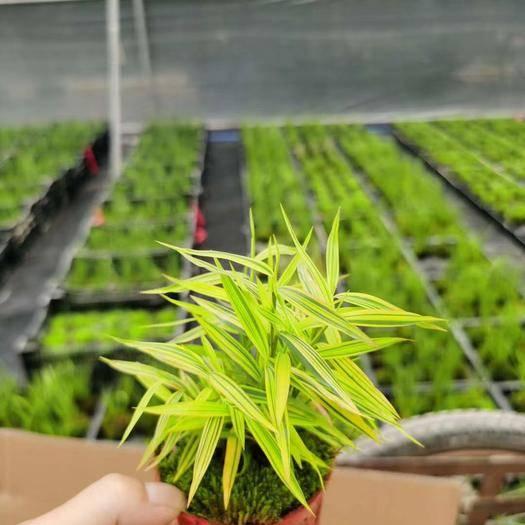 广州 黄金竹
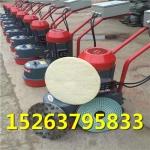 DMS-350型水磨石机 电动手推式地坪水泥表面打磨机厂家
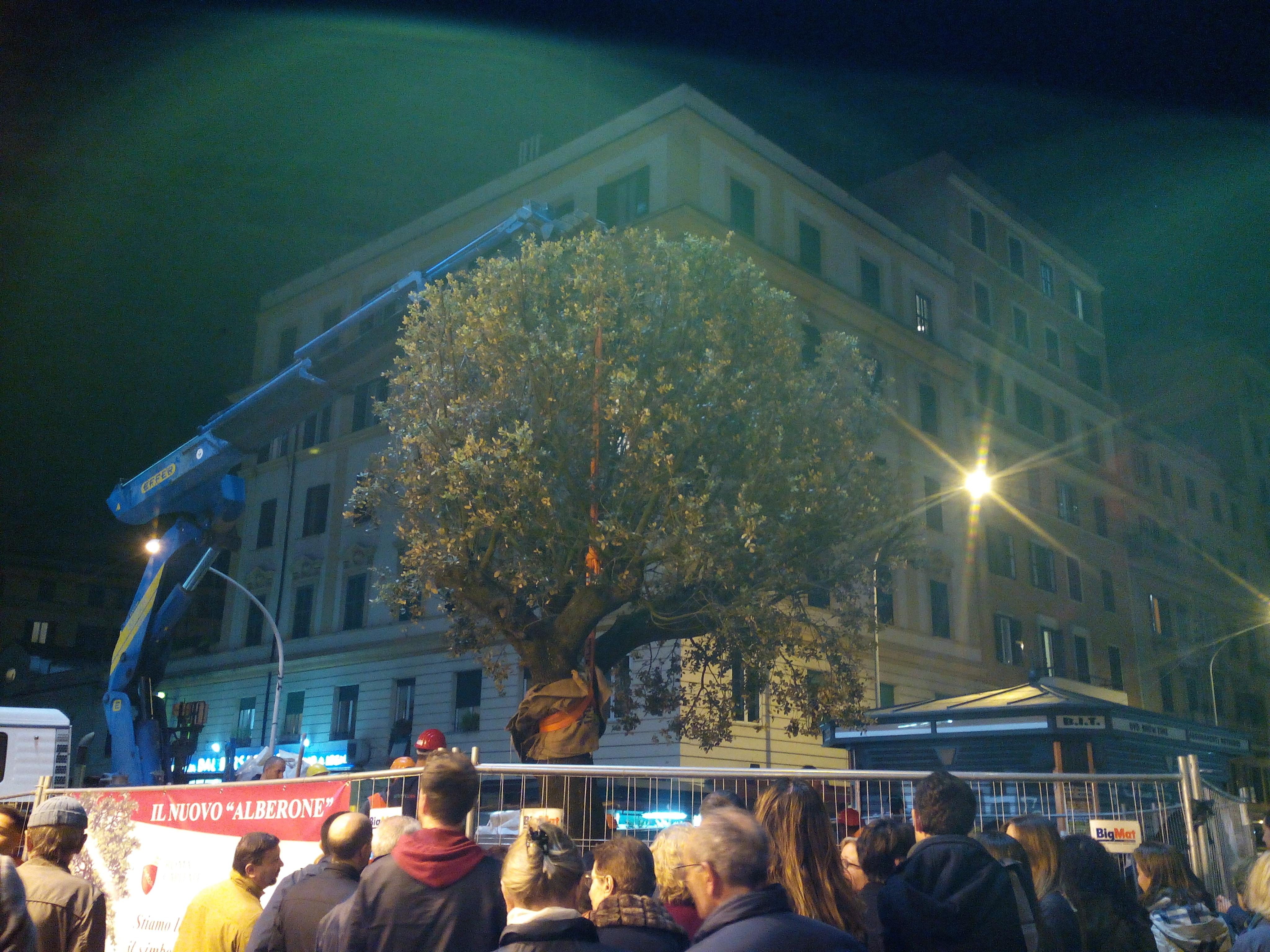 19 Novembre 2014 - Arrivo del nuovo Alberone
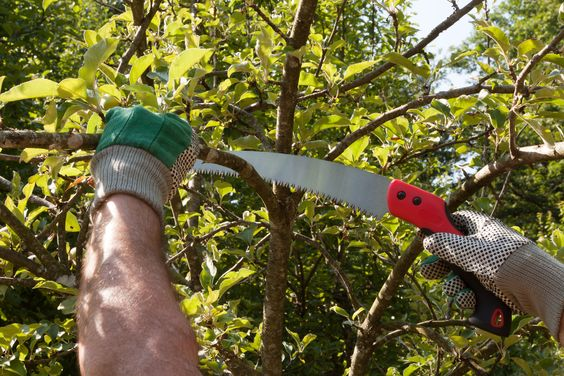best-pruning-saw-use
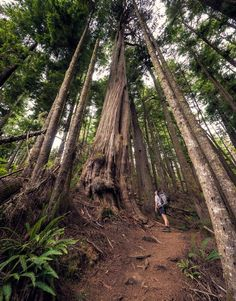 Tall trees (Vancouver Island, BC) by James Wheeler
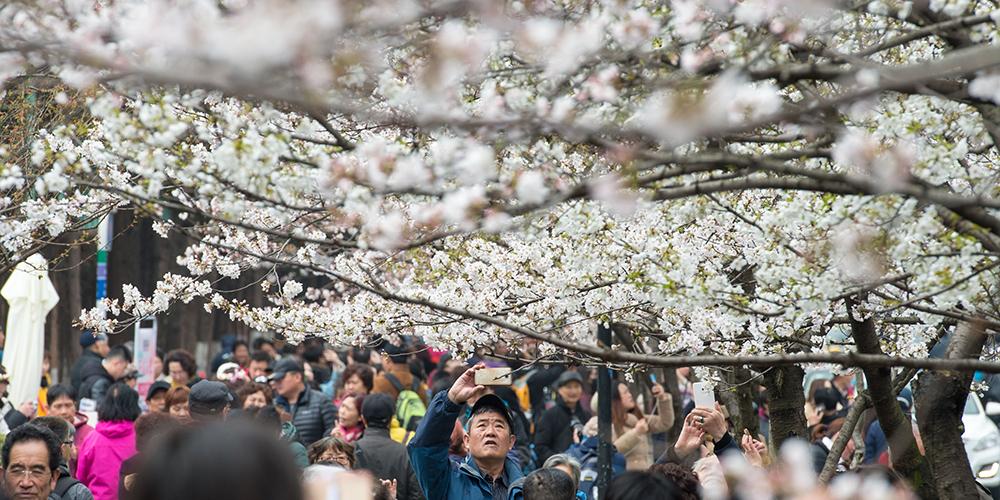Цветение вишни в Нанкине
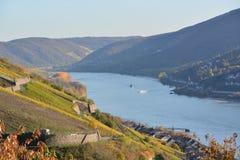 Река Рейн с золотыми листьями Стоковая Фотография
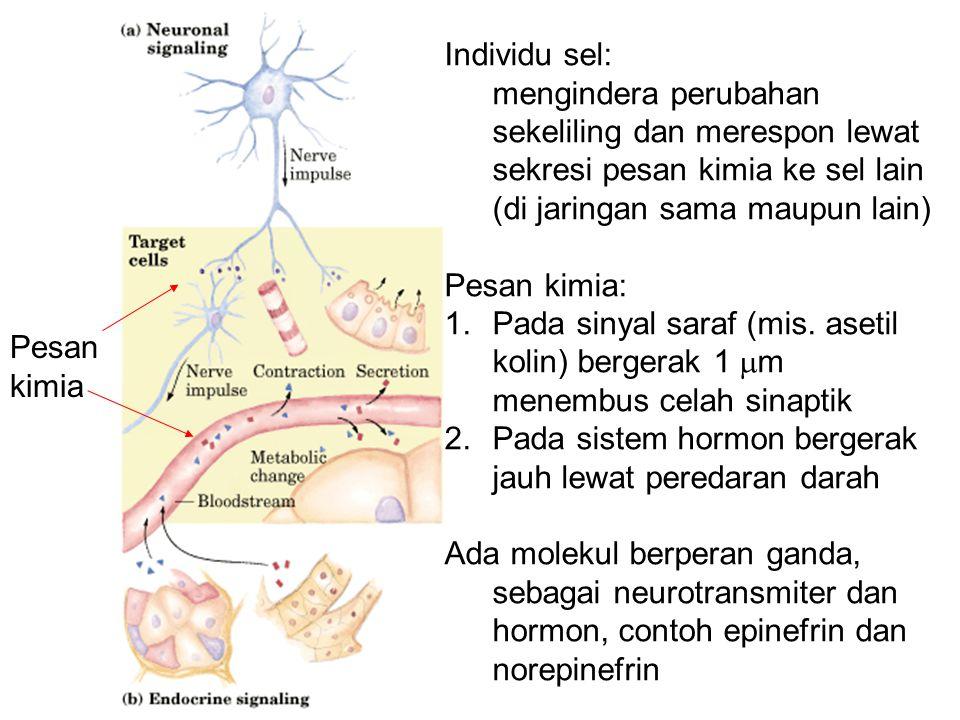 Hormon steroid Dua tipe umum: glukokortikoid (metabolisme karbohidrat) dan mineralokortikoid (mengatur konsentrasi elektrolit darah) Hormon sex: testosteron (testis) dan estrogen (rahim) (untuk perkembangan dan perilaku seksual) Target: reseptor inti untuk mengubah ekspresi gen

Task - Quote verbatim every line starting at the line that contains "Цветение вишни в Нанкине" and ending with the last line of the records; omit all pictures.

Exercise result -
Цветение вишни в Нанкине
 Река Рейн с золотыми листьями Стоковая Фотография
 Hormon steroid Dua tipe umum: glukokortikoid (metabolisme karbohidrat) dan mineralokortikoid (mengatur konsentrasi elektrolit darah) Hormon sex: testosteron (testis) dan estrogen (rahim) (untuk perkembangan dan perilaku seksual) Target: reseptor inti untuk mengubah ekspresi gen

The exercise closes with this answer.